Source records:
---*---

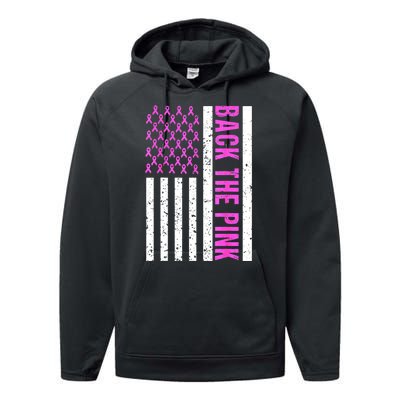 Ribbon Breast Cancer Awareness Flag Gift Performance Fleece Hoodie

---*---

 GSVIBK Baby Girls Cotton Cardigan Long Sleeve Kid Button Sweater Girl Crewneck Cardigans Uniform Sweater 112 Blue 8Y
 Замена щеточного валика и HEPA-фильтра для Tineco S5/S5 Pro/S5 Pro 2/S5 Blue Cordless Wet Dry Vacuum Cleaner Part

---*---

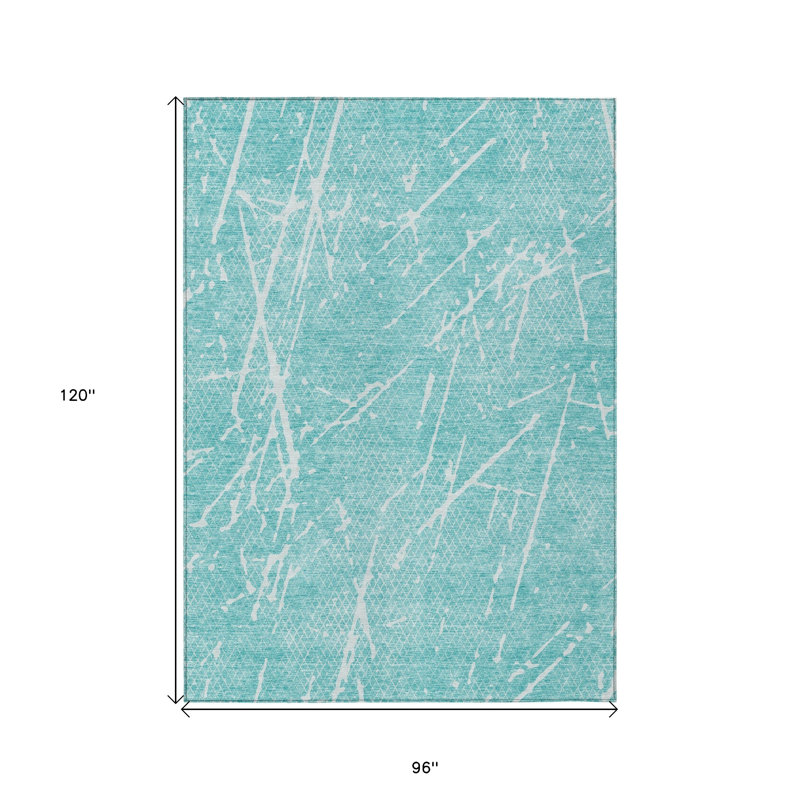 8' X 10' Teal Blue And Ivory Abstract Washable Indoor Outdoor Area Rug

---*---

Task:
Of the entries above, transcribe exactly those lines that fall between the line containing "GSVIBK Baby Girls" and the line containing "Замена щеточного валика", together with those two lines.

Result below:
 GSVIBK Baby Girls Cotton Cardigan Long Sleeve Kid Button Sweater Girl Crewneck Cardigans Uniform Sweater 112 Blue 8Y
 Замена щеточного валика и HEPA-фильтра для Tineco S5/S5 Pro/S5 Pro 2/S5 Blue Cordless Wet Dry Vacuum Cleaner Part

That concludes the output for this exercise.